Inside the NIL hack funneling Nike, Adidas money to NCAA powers' athletes
USA TODAY
NCAA Division 1 schools have found creative ways to funnel more NIL money to their athletes. Apparel companies are among their biggest partners.
When the University of Tennessee athletic department switched its apparel provider from Nike back to Adidas last summer, the biggest clue as to why was hidden within a sentence seven paragraphs into the university’s announcement.
Tennessee’s new 10-year partnership with Adidas, effective July 2026, “will offer unprecedented NIL opportunities for student-athletes across all 20 of the university's varsity programs,” according to the announcement.
Lucrative outfitter contracts between big-name sports apparel companies and college athletic departments are nothing new. Universities get discounts on product and the cachet of being associated with blue-chip brands; brands get to see their logos on television and build relationships with generations of loyal fans.

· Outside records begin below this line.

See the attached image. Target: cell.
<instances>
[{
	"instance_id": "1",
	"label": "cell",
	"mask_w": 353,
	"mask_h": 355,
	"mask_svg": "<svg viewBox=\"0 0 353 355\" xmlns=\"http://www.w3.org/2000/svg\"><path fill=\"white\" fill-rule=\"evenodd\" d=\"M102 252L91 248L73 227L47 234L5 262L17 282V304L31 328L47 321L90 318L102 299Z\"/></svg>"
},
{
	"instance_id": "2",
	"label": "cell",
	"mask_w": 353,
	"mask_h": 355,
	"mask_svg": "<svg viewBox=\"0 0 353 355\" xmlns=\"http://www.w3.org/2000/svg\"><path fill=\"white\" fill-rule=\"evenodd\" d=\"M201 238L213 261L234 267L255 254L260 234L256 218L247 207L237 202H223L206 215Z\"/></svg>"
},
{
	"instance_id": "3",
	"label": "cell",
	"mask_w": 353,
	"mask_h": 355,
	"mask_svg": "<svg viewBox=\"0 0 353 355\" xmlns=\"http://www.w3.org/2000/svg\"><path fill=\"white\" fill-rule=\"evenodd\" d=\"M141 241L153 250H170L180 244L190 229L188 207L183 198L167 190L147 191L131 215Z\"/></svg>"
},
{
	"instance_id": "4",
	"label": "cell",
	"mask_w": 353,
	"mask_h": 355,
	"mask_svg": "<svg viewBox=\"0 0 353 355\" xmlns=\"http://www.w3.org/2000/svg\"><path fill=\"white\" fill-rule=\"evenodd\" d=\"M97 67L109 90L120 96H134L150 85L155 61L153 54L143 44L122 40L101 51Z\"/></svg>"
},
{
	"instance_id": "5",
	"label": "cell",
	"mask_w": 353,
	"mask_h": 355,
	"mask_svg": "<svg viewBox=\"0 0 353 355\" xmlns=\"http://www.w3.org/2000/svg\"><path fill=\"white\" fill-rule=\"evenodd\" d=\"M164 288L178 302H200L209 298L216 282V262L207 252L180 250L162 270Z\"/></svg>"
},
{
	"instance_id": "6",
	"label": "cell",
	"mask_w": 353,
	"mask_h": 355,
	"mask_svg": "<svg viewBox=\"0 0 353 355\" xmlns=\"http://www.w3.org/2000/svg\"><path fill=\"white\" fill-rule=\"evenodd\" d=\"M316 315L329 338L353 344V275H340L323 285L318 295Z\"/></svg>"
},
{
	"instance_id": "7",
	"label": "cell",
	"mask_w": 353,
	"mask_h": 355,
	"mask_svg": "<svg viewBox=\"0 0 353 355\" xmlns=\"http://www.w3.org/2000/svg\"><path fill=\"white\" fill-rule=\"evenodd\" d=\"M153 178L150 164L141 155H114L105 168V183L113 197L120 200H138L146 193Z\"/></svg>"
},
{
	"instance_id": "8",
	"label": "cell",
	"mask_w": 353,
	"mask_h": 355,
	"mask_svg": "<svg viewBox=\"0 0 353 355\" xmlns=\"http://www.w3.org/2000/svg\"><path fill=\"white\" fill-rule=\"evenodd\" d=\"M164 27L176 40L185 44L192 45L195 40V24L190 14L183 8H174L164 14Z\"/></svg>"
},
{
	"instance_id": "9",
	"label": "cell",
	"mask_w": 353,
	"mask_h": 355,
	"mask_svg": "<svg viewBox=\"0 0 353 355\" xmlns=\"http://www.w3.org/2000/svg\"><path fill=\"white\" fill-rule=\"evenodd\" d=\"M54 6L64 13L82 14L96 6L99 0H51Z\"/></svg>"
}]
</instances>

In college athletics' name, image and likeness (NIL) era, these symbiotic relationships have a new twist: Power conference NCAA schools and apparel providers are negotiating contracts to include money earmarked for NIL, allowing schools to legally facilitate endorsement deals for athletes without exceeding revenue share limits.
“The scope of what these relationships look like has changed,” said Chris McGuire, Adidas vice president of sports marketing for North America. “Initially, ‘the arms race,’ was all about facilities and how could the financing from apparel deals help them build better facilities to attract the recruits.”